Because I never carried tools in the Ranger, all I could do was pound on the solenoid with my shoe, which didn’t help. I stood back and watched as the starter ground on and on, and the wisp of smoke from under the hood became a column. Amazingly nothing caught fire or exploded, and I returned later with a pair of pliers, disconnected the solenoid, push started the wee truck and drove home.
When my son was born in 2000 things didn’t change much, in fact he enjoyed playing in the truck bed. The whole family still fit in the Ranger, although with the infant car seat installed only first, third and fifth gears were available.
However, two events were about to change my relationship with The Wee Truck;
The first was when I got a new job. It was for a tier one automotive supplier, and a big step up in responsibility for me. Guess which vehicle belongs to the company owner.
The commute was over an hour each way. I should have expected this, but The Wee Truck responded to being driven three times as far by wearing out and breaking three times as fast. Truck maintenance became a series of late night and weekend thrashes so I could continue to get to work.
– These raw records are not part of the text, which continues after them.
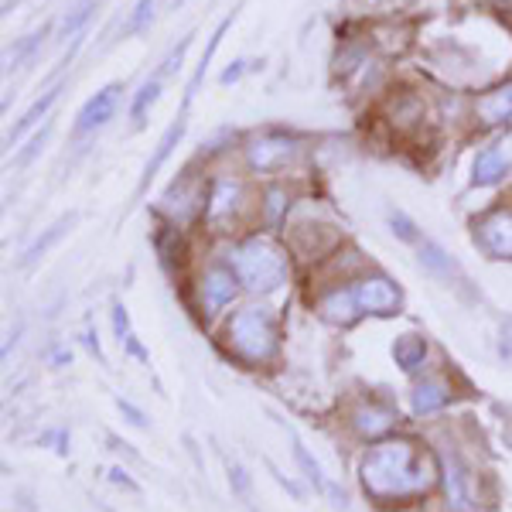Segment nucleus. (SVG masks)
<instances>
[{
    "label": "nucleus",
    "instance_id": "obj_1",
    "mask_svg": "<svg viewBox=\"0 0 512 512\" xmlns=\"http://www.w3.org/2000/svg\"><path fill=\"white\" fill-rule=\"evenodd\" d=\"M434 461L410 441H383L362 461V485L373 499H407L434 485Z\"/></svg>",
    "mask_w": 512,
    "mask_h": 512
},
{
    "label": "nucleus",
    "instance_id": "obj_2",
    "mask_svg": "<svg viewBox=\"0 0 512 512\" xmlns=\"http://www.w3.org/2000/svg\"><path fill=\"white\" fill-rule=\"evenodd\" d=\"M229 263H233V274L246 291H277L287 280V256L267 239H250V243L236 246Z\"/></svg>",
    "mask_w": 512,
    "mask_h": 512
},
{
    "label": "nucleus",
    "instance_id": "obj_3",
    "mask_svg": "<svg viewBox=\"0 0 512 512\" xmlns=\"http://www.w3.org/2000/svg\"><path fill=\"white\" fill-rule=\"evenodd\" d=\"M229 342L233 349L250 362H267L277 352V318L270 308H246L229 321Z\"/></svg>",
    "mask_w": 512,
    "mask_h": 512
},
{
    "label": "nucleus",
    "instance_id": "obj_4",
    "mask_svg": "<svg viewBox=\"0 0 512 512\" xmlns=\"http://www.w3.org/2000/svg\"><path fill=\"white\" fill-rule=\"evenodd\" d=\"M441 468H444V492H448L451 512H478V485L472 468L465 465L458 451L441 448Z\"/></svg>",
    "mask_w": 512,
    "mask_h": 512
},
{
    "label": "nucleus",
    "instance_id": "obj_5",
    "mask_svg": "<svg viewBox=\"0 0 512 512\" xmlns=\"http://www.w3.org/2000/svg\"><path fill=\"white\" fill-rule=\"evenodd\" d=\"M349 291L362 315H366V311L369 315H393V311L400 308V291H396L386 277H369V280H362V284L349 287Z\"/></svg>",
    "mask_w": 512,
    "mask_h": 512
},
{
    "label": "nucleus",
    "instance_id": "obj_6",
    "mask_svg": "<svg viewBox=\"0 0 512 512\" xmlns=\"http://www.w3.org/2000/svg\"><path fill=\"white\" fill-rule=\"evenodd\" d=\"M120 93H123V89L113 82V86L99 89L96 96H89L86 103H82L79 117H76V137H86V134H93V130L106 127V123L113 120V113H117Z\"/></svg>",
    "mask_w": 512,
    "mask_h": 512
},
{
    "label": "nucleus",
    "instance_id": "obj_7",
    "mask_svg": "<svg viewBox=\"0 0 512 512\" xmlns=\"http://www.w3.org/2000/svg\"><path fill=\"white\" fill-rule=\"evenodd\" d=\"M478 243L499 260H512V209H495L475 226Z\"/></svg>",
    "mask_w": 512,
    "mask_h": 512
},
{
    "label": "nucleus",
    "instance_id": "obj_8",
    "mask_svg": "<svg viewBox=\"0 0 512 512\" xmlns=\"http://www.w3.org/2000/svg\"><path fill=\"white\" fill-rule=\"evenodd\" d=\"M512 168V147L495 144L489 151H482L475 158V185H495V181L506 178V171Z\"/></svg>",
    "mask_w": 512,
    "mask_h": 512
},
{
    "label": "nucleus",
    "instance_id": "obj_9",
    "mask_svg": "<svg viewBox=\"0 0 512 512\" xmlns=\"http://www.w3.org/2000/svg\"><path fill=\"white\" fill-rule=\"evenodd\" d=\"M185 117H188V110H181L178 117L171 120V127L164 130V137L158 140V151H154V158L147 161L144 178H140V192H144V188H147V181H151V178L158 175V171L164 168V161L171 158V151H175V147H178V140L185 137V127H188V120H185Z\"/></svg>",
    "mask_w": 512,
    "mask_h": 512
},
{
    "label": "nucleus",
    "instance_id": "obj_10",
    "mask_svg": "<svg viewBox=\"0 0 512 512\" xmlns=\"http://www.w3.org/2000/svg\"><path fill=\"white\" fill-rule=\"evenodd\" d=\"M236 274H229V270H209L202 280V301L209 311H219L226 308L229 301L236 297Z\"/></svg>",
    "mask_w": 512,
    "mask_h": 512
},
{
    "label": "nucleus",
    "instance_id": "obj_11",
    "mask_svg": "<svg viewBox=\"0 0 512 512\" xmlns=\"http://www.w3.org/2000/svg\"><path fill=\"white\" fill-rule=\"evenodd\" d=\"M475 113H478V120L489 123V127L512 120V82H509V86L492 89V93H485L475 103Z\"/></svg>",
    "mask_w": 512,
    "mask_h": 512
},
{
    "label": "nucleus",
    "instance_id": "obj_12",
    "mask_svg": "<svg viewBox=\"0 0 512 512\" xmlns=\"http://www.w3.org/2000/svg\"><path fill=\"white\" fill-rule=\"evenodd\" d=\"M294 458H297V465L304 468V475L311 478V485H315L318 492H325L328 499H332L338 509H345V492H338L335 485L328 482V478H325V472H321V465H318L315 458H311V454H308V448H304V444L297 441V437H294Z\"/></svg>",
    "mask_w": 512,
    "mask_h": 512
},
{
    "label": "nucleus",
    "instance_id": "obj_13",
    "mask_svg": "<svg viewBox=\"0 0 512 512\" xmlns=\"http://www.w3.org/2000/svg\"><path fill=\"white\" fill-rule=\"evenodd\" d=\"M72 226H76V212H69V216H62L59 222H55V226H48L45 233H41V236L35 239V243L28 246V253H24V260H21L24 267H31V263H35V260H41V256H45L48 250H52V246L59 243V239H62L65 233H69Z\"/></svg>",
    "mask_w": 512,
    "mask_h": 512
},
{
    "label": "nucleus",
    "instance_id": "obj_14",
    "mask_svg": "<svg viewBox=\"0 0 512 512\" xmlns=\"http://www.w3.org/2000/svg\"><path fill=\"white\" fill-rule=\"evenodd\" d=\"M59 93H62V86L48 89V93L41 96L38 103L31 106V110L24 113V117H21L18 123H14V130H11V134H7V147H14V144H18V140H21L24 134H28L31 127H35L38 120H45V117H48V110H52V106H55V99H59Z\"/></svg>",
    "mask_w": 512,
    "mask_h": 512
},
{
    "label": "nucleus",
    "instance_id": "obj_15",
    "mask_svg": "<svg viewBox=\"0 0 512 512\" xmlns=\"http://www.w3.org/2000/svg\"><path fill=\"white\" fill-rule=\"evenodd\" d=\"M321 315L328 321H338V325H349V321L359 318L362 311H359V304H355L352 291H335V294L321 297Z\"/></svg>",
    "mask_w": 512,
    "mask_h": 512
},
{
    "label": "nucleus",
    "instance_id": "obj_16",
    "mask_svg": "<svg viewBox=\"0 0 512 512\" xmlns=\"http://www.w3.org/2000/svg\"><path fill=\"white\" fill-rule=\"evenodd\" d=\"M448 396L451 393L441 379H424L414 390V410L417 414H434V410H441L444 403H448Z\"/></svg>",
    "mask_w": 512,
    "mask_h": 512
},
{
    "label": "nucleus",
    "instance_id": "obj_17",
    "mask_svg": "<svg viewBox=\"0 0 512 512\" xmlns=\"http://www.w3.org/2000/svg\"><path fill=\"white\" fill-rule=\"evenodd\" d=\"M393 414L390 410H383V407H362L359 414H355V431L359 434H366V437H379V434H386L393 427Z\"/></svg>",
    "mask_w": 512,
    "mask_h": 512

The other was that Mrs DougD became pregnant again. One day I was pulled out of a meeting at work and told that my very pregnant Wife had fallen and I was to meet her immediately at the hospital. How my foot tried to push the gas pedal through the floor as I wrung the truck out on the highway. The trip still took an agonizing hour, the Ranger just couldn’t go any faster.
The Ranger bounded into the parking lot, I bounded into the maternity ward to find that the baby had been turned upside down by the fall, but Wife and child were not in immediate danger. Luckily baby turned herself back in time to be born healthy two days later, but I looked at The Wee Truck in a different light after that.
In the spring of 2003 I had a lot on my shoulders. The family stress of a toddler and a new baby, a long commute and a demanding job when I needed to be home more. Work was a disaster, the pressure of the auto industry was far greater than I had imagined, and some nights I didn’t come home; I even slept on my office floor. The company was teetering on the edge of bankruptcy, and tempers flared as the project managers fought each other for scant resources.
The Wee Truck needed a ton of work. It was running worse than ever, the emissions testing deadline was looming and I had no time. One wet snowy morning it absolutely refused to start, and I snapped. I shouted “That’s it, you’re fired!”, stormed back into the house and made a call to my father in law, the Ford Sales Associate. Two days later a lightly used Focus ZTS was in the driveway.
The Ranger languished in the snow, and once the weather warmed up and it would run again I sold it for little more than the value of its rust free bed and fibreglass cap.
A ten year relationship and it ended with shouting. At the time I felt The Wee Truck had let me down, but I probably let it down too. If I’d had more time or spent a bit more money I could have kept it going for a while longer, or at least made a more graceful transition. But it was for the best, I have a better job now, family life is great, and I’ve had a ten year relationship with the Focus.